Remembering the Past Australia

The First School House in Melbourne


As published in 'A history of state education in Victoria' by Victoria Education Dept; Long, Charles Richard; Smyth, John Publication date 1922.

The first school established in the Port Phillip District was one for the children of the aborigines in the vicinity of the little settlement.  It was established towards the end of 1836, by order of Governor Bourke, and was situated not far from the present site of the Botanical Gardens.  The first teacher in charge of this school was Mr George Langhorne, who was assisted for a time by Mr John Thomas Smith, afterwards Mayor of Melbourne.  At no time did its attendance number more than twenty-eight pupils.  When Bishop Broughton, head of the Anglican Church in New South Wales, came to Melbourne in April 1838, he visited the school, where he found that progress had been made by the young aborigines in reading and religious knowledge.  Unfortunately, some of the adult natives showed a marked animosity towards the little school.  Mr Langhorne sent one of the aboriginal boys into the bush to bring in a cow, while on his errand, the lad was seized by some of the hostile natives, murdered, and his body buried.  The career, however, of the first school in the Port Phillip District was not of long duration, and it was terminated in the year 1839.

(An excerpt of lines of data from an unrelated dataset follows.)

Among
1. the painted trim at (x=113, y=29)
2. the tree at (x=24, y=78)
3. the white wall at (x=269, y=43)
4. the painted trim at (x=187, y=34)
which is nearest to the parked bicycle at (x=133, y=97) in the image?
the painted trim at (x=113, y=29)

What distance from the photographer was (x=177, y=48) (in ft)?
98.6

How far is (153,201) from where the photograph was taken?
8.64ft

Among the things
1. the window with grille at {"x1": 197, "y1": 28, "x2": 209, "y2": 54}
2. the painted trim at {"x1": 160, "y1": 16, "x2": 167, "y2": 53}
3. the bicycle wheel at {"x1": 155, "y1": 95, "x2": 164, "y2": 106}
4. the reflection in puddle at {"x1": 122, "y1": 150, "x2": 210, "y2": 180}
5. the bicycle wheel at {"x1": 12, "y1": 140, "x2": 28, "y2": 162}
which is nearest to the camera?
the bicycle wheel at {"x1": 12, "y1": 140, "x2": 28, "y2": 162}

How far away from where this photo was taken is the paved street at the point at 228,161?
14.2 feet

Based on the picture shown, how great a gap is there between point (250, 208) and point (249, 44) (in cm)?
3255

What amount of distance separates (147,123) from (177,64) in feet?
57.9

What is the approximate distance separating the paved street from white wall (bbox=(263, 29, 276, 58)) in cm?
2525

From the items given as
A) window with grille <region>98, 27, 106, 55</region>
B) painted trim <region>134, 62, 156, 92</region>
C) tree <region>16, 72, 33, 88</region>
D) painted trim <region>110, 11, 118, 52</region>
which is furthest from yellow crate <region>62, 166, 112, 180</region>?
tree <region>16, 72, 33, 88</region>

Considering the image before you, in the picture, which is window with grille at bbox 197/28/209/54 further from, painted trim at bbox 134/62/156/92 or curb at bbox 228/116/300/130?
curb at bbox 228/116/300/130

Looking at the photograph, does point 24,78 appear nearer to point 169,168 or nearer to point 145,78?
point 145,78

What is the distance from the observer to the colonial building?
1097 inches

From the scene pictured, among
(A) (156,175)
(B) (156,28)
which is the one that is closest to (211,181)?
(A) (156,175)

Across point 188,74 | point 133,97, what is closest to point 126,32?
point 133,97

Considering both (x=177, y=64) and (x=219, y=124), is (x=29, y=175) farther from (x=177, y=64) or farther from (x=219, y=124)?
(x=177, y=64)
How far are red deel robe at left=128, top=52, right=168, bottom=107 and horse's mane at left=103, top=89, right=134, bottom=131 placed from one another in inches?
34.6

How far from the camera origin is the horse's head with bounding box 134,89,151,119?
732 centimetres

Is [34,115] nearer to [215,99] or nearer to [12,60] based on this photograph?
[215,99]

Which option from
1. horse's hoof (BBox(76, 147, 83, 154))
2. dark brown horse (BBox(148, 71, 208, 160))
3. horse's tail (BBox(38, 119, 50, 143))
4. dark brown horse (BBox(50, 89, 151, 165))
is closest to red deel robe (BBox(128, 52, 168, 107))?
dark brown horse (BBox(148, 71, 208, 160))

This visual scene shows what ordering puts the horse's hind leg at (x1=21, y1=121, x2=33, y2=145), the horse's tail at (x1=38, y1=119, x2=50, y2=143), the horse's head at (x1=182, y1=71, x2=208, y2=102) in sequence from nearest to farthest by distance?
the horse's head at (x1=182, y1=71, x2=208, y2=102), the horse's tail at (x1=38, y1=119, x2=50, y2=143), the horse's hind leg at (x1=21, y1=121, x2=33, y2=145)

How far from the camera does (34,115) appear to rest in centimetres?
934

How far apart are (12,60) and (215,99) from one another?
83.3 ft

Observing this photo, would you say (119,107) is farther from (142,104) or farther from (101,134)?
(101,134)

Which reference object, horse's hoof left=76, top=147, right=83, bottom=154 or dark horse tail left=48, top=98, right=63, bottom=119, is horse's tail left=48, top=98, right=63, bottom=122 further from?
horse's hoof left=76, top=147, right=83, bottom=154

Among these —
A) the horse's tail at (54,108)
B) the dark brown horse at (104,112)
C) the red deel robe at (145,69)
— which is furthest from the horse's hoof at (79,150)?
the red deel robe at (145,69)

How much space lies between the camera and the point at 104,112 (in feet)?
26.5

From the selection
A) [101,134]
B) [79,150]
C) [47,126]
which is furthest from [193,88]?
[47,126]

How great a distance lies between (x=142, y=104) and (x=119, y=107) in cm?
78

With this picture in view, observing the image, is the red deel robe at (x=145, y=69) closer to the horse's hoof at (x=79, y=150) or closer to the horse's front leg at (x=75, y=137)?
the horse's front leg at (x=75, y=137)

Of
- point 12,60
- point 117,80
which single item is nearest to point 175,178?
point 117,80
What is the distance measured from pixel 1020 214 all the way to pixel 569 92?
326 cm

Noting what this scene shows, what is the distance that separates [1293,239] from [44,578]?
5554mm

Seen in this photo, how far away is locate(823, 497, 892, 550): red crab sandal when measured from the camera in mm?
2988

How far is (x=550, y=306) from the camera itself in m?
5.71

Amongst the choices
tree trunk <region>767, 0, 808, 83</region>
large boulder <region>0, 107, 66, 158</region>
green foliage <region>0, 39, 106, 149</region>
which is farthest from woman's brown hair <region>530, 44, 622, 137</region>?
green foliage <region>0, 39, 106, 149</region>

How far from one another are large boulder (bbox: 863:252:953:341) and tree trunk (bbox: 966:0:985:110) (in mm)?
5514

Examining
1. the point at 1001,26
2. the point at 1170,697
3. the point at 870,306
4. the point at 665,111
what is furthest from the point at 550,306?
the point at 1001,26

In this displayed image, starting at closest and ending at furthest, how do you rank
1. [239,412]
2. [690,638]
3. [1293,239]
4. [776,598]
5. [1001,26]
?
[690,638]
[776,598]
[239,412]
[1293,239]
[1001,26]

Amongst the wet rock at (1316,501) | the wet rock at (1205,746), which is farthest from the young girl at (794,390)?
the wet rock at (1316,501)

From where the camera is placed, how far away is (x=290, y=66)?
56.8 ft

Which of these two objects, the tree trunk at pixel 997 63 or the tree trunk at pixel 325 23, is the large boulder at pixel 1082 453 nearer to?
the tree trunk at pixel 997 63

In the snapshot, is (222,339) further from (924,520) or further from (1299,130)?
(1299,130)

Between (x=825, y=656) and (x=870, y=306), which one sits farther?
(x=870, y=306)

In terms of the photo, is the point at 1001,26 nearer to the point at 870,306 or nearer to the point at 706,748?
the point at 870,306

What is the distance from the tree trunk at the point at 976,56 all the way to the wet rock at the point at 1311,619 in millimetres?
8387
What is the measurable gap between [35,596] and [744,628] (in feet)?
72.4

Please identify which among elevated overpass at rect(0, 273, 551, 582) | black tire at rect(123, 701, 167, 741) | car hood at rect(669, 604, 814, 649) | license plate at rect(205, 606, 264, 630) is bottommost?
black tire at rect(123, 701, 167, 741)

The First School House In Melbourne 1837 8

The First School House in Melbourne 1837-8

In 1836 a few of the settlers held a public meeting in their little village.  A proposal was put forward at the gathering by Mr Geillibrand suggesting that the settlers should unite to erect a building, to be used for divine services on the Sabbath and for school purposes during the week.  The proposal was carried, and, in April 1837, a low-roofed wooden building, capable of holding about eighty people, rose near the corner of William-street and Little Collins-street.  This, the first public building erected in Melbourne, displaced a sheepfold used by John Batman for the flock which he grazed int he locality.  The cost of the building was met for the most part by the settlers themselves, irrespective of creed, the subscription list being headed with £50 by Batman.  When Governor Bourke came to Melbourne in the early part of 1837, he contributed a similar amount towards the expense of the building.  In front of the edifice was erected a rough wooden structure, supporting an old ship’s bell, which served to call the people of the settlement to their devotions on the Sabbath and to summon the children to their tasks on the week-days.  In November of 1837, a Quaker named Backhouse visited Melbourne, and, in the account which he wrote of the settlement, mentioned the schoolhouse.  The first public reference to the school was made in January 1838, when it was opened by Mr J. A. Clarke head-master, and his assistant, Mr W. M. Abbott.  Unfortunately, most of the records connected with this school were destroyed when it was pulled down. Bishop Broughton has left on record that a committee, with Captain Lonsdale as president, was acting for the school in 1838.  The schoolhouse was built on a block of land which had been granted to the Church of England.  Hence the building, which had been erected by the united efforts of the settlers, was claimed as and became the property of that Church.  But, from this time onwards, separated efforts to provide educational facilities for the children of Melbourne began to be made both by private individuals and by the different churches.